The announcement has angered environmental groups and comes amid an internal debate within the ruling Conservative party on green policies.
The main opposition Labour party has said it will not issue any new North Sea drilling licences if it regains power in a general election due next year.
“Investment in the North Sea will continue to unlock new projects, protect jobs, reduce emissions and boost UK energy independence,” Prime Minister Rishi Sunak’s office said in a statement.
It said “a more flexible application process” would be adopted for licence requests, which would still be subject to a “climate compatability” test for carbon reduction goals.
“The government is taking steps to slow the rapid decline in domestic production of oil and gas, which will secure our domestic energy supply and reduce reliance on hostile states,” it said.
Russian President Vladimir Putin’s invasion of Ukraine in February last year saw a global surge in energy prices as Western nations imposed sanctions against Moscow, targeting in particular its massive oil and gas exports.

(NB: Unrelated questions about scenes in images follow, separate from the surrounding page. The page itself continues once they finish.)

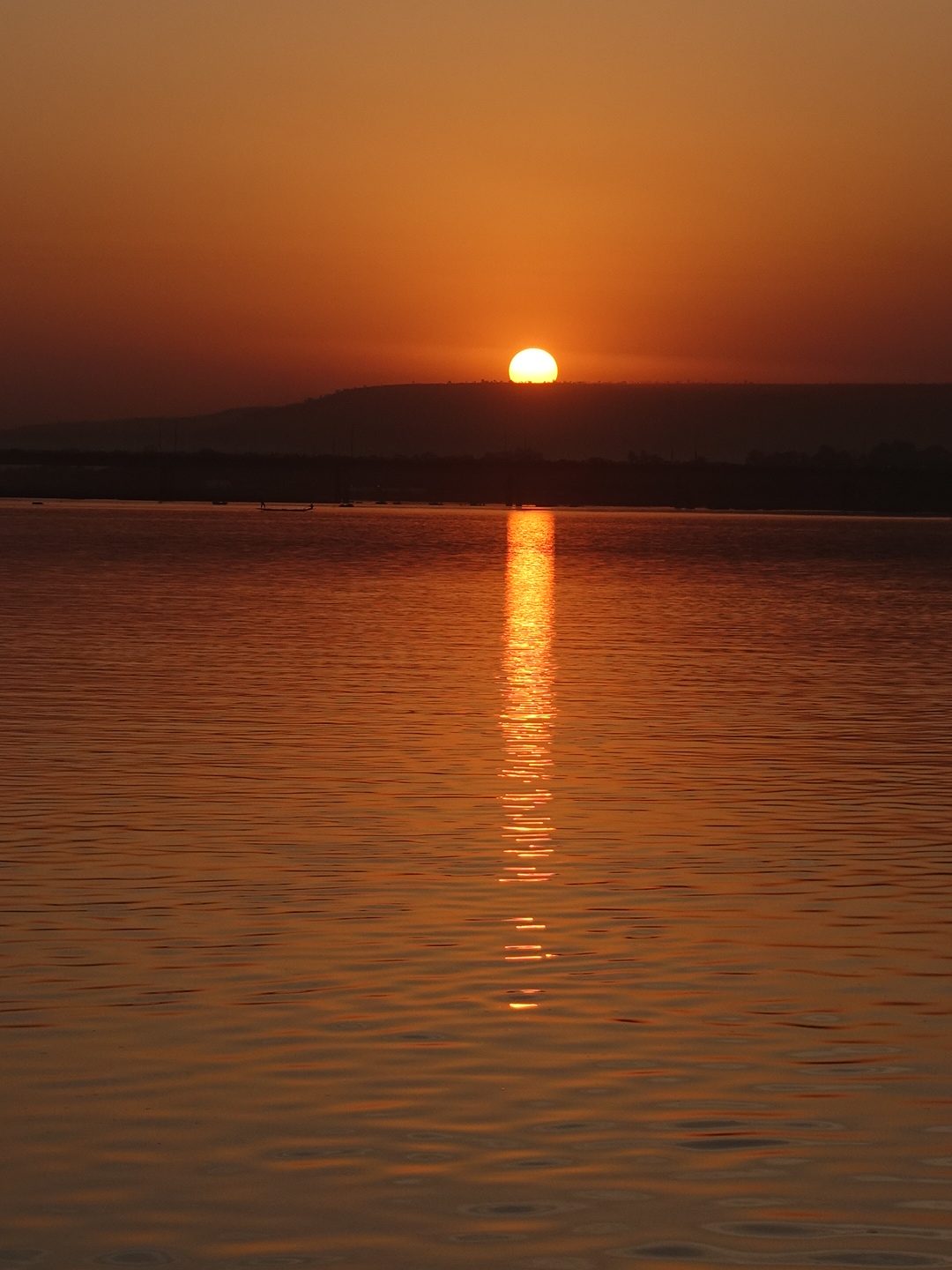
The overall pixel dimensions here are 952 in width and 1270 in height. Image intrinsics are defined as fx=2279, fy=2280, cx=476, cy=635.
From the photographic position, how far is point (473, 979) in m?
16.7

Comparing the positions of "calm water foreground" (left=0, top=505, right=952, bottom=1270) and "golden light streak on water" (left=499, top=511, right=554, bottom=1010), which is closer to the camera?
"calm water foreground" (left=0, top=505, right=952, bottom=1270)

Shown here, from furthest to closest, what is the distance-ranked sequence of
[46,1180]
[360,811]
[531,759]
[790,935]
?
[531,759] → [360,811] → [790,935] → [46,1180]

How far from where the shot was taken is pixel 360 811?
26078 mm

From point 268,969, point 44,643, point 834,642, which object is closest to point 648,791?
point 268,969

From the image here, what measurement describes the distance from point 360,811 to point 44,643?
29395mm

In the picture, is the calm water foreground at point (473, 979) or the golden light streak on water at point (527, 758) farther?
the golden light streak on water at point (527, 758)

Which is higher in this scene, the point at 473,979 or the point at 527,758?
the point at 473,979

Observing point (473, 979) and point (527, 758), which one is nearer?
point (473, 979)

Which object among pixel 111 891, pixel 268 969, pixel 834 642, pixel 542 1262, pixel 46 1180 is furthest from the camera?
pixel 834 642

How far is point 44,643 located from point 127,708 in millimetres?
16538

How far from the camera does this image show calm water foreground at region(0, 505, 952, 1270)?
11336 mm

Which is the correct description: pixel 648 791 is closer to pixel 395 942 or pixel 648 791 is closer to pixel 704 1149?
pixel 395 942

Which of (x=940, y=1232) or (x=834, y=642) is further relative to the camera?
(x=834, y=642)

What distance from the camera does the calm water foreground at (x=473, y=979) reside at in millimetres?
11336
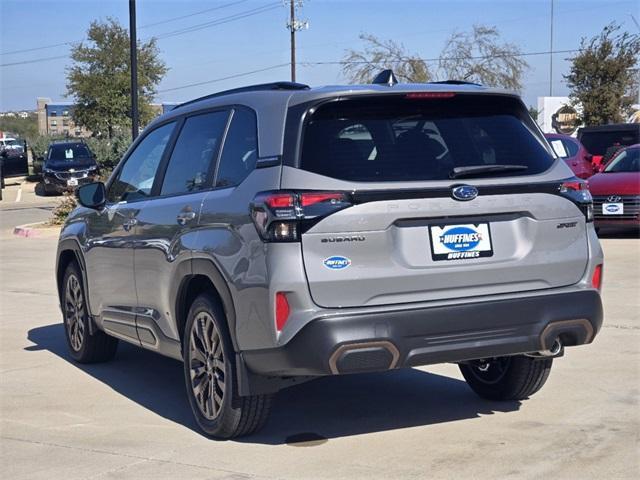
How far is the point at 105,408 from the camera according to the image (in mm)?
6750

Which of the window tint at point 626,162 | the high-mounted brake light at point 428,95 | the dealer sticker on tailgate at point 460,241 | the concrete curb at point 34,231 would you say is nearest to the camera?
the dealer sticker on tailgate at point 460,241

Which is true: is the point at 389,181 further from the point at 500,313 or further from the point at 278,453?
the point at 278,453

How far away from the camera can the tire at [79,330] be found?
802 centimetres

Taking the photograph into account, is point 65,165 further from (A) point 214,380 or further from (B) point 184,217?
(A) point 214,380

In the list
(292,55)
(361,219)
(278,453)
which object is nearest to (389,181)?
(361,219)

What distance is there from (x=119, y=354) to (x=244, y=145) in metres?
3.54

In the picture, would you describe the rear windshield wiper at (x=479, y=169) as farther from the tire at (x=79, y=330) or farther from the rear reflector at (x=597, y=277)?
the tire at (x=79, y=330)

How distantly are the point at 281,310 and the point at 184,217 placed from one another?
1.29 m

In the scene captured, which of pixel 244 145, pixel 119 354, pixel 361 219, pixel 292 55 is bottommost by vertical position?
pixel 119 354

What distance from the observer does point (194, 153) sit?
6.34m

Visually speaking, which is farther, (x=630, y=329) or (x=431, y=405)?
(x=630, y=329)

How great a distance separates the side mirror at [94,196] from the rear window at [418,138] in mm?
2701

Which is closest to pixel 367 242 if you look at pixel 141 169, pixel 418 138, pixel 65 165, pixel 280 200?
pixel 280 200

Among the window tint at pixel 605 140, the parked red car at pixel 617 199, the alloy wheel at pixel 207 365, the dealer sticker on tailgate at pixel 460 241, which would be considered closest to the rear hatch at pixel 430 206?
the dealer sticker on tailgate at pixel 460 241
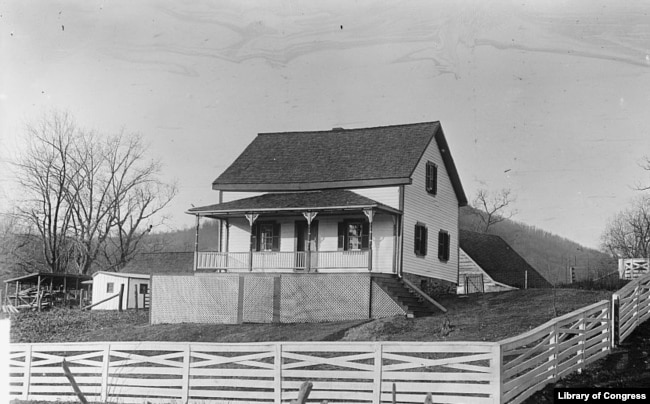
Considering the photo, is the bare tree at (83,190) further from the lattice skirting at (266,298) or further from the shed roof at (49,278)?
the lattice skirting at (266,298)

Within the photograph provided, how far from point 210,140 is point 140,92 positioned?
147 inches

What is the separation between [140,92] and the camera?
1780cm

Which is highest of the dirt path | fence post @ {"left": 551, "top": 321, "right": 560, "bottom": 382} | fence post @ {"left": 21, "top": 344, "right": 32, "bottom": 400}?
fence post @ {"left": 551, "top": 321, "right": 560, "bottom": 382}

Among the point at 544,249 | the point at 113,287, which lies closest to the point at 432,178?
the point at 113,287

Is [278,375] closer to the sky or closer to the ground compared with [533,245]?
closer to the ground

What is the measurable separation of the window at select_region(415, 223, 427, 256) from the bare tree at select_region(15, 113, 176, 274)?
8.31 m

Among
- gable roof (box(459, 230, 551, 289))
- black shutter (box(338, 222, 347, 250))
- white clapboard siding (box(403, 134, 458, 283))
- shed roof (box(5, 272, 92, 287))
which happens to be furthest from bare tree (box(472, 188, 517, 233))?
shed roof (box(5, 272, 92, 287))

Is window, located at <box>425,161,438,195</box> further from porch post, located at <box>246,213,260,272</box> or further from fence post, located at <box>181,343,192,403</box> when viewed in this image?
fence post, located at <box>181,343,192,403</box>

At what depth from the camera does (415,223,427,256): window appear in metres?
25.5

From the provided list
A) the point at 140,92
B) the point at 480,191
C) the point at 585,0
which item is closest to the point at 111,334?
the point at 140,92

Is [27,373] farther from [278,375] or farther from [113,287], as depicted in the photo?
[113,287]

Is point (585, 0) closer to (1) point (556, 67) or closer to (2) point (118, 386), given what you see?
(1) point (556, 67)

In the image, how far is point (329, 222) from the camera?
25203 mm

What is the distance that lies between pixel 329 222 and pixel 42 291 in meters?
9.75
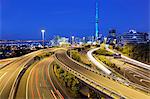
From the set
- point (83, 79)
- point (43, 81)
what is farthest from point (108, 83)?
point (43, 81)

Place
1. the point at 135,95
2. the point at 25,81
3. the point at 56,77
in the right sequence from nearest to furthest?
the point at 135,95 → the point at 25,81 → the point at 56,77

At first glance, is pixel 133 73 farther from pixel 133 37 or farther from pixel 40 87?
pixel 133 37

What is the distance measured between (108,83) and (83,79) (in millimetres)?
2031

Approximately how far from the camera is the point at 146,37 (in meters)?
128

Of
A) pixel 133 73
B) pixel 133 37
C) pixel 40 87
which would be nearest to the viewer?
pixel 40 87

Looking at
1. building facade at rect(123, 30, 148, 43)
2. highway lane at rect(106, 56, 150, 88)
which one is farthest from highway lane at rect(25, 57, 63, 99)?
building facade at rect(123, 30, 148, 43)

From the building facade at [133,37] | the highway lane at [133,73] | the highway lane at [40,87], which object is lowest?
the highway lane at [133,73]

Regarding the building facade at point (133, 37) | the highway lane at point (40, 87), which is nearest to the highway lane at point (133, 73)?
the highway lane at point (40, 87)

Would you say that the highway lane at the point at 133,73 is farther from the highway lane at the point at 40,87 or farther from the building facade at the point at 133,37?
the building facade at the point at 133,37

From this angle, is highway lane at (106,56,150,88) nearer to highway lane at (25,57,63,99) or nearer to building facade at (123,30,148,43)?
highway lane at (25,57,63,99)

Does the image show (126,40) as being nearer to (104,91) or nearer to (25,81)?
(25,81)

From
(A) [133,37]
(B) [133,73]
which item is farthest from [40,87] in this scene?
(A) [133,37]

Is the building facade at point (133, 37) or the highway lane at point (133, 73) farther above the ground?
the building facade at point (133, 37)

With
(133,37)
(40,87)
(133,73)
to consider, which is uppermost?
(133,37)
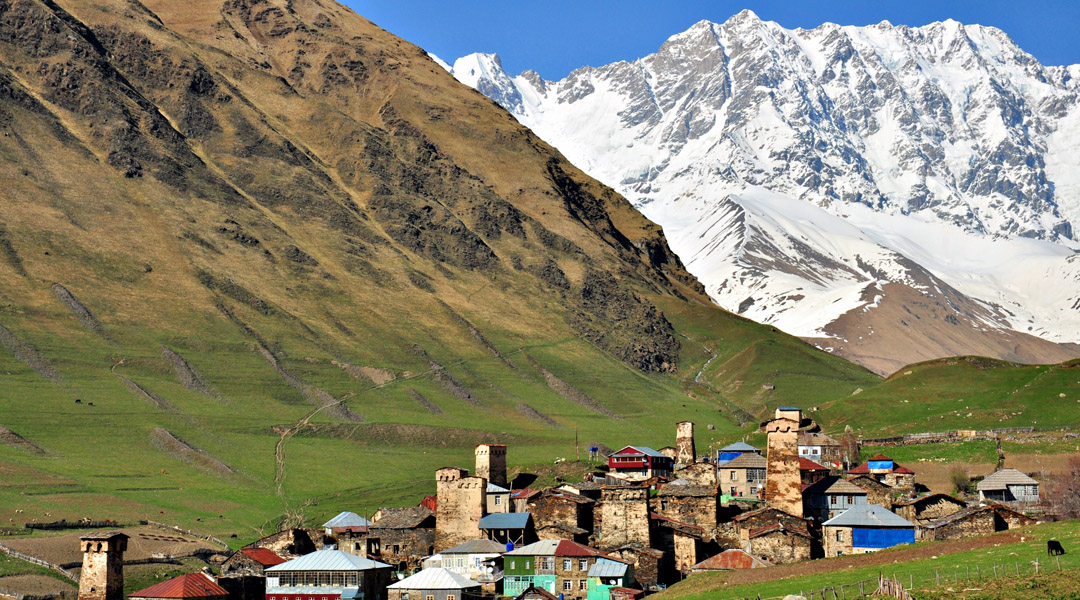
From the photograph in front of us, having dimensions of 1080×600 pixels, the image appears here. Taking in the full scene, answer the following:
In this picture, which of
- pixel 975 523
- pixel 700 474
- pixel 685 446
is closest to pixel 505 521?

“We have all witnessed how Putin has manipulated and weaponised energy — disrupting supply and stalling growth in countries around the world,” Sunak said in the statement.
“Now more than ever, it’s vital that we bolster our energy security and capitalise on that independence to deliver more affordable, clean energy.”
Sunak added that even when Britain reaches its net zero target by 2050, a quarter of its energy needs will come from oil and gas.
A study released Monday by the North Sea Transition Authority (NSTA) said the carbon footprint from domestic UK gas production was one-fourth the footprint from imported liquified natural gas.
Environmental group Greenpeace called the announcement a “cynical political ploy to sow division” in which “climate is collateral damage”.
“Just as wildfires and floods wreck homes and lives around the world, Rishi Sunak’s government has decided to row back on key climate policies, attempted to toxify net zero, and recycled old myths about North Sea drilling,” Philip Evans of Greenpeace UK said.
Hugo Tagholm, director of Oceana UK, an ocean advocacy organisation, called the decision a “betrayal of the British people by a government entirely fixated on short-term profits, with no regard for a future for our children and generations to come”.
Also on Monday, the government confirmed plans to build two more carbon-capture facilities along the North Sea coast, at Acorn in northeast Scotland and Viking near Humber, England, alongside two already under construction.
It said the four clusters could support up to 50,000 jobs by 2030.
But the technology has been criticised by some climate experts, who say it risks distracting from efforts to phase out hydrocarbons.
Energy giant Shell, which is involved in one of the carbon capture projects, hailed it as a “central part of plans ot decarbonise North Sea operations”.
Sunak is due to visit later Monday an energy infrastructure site in Aberdeenshire to “highlight the central role the region will play in strengthening the UK’s energy independence and meet the next generation of skilled apprentices key to driving this work forward”.
Environmental policies have been a hot topic in the UK, especially since Labour’s surprise defeat by the ruling Conservative party in a west London by-election.
Their defeat, by less than 500 votes, has been blamed on voter unease at Labour mayor Sadiq Khan expanding a scheme taxing the use of the most polluting vehicles, and appears to have emboldened Tory net zero opponents.
In a Telegraph interview on Sunday, Sunak insisted he was on the side of motorists and said he had ordered a review of so-called low traffic neighbourhoods, contentious local authority-led measures to limit vehicle use in designated areas by blocking roads.
His government has riled climate campaigners since the surprise by-election win by suggesting some UK environmental targets could be eased, while offering lukewarm support for the country’s ambitious net zero agenda.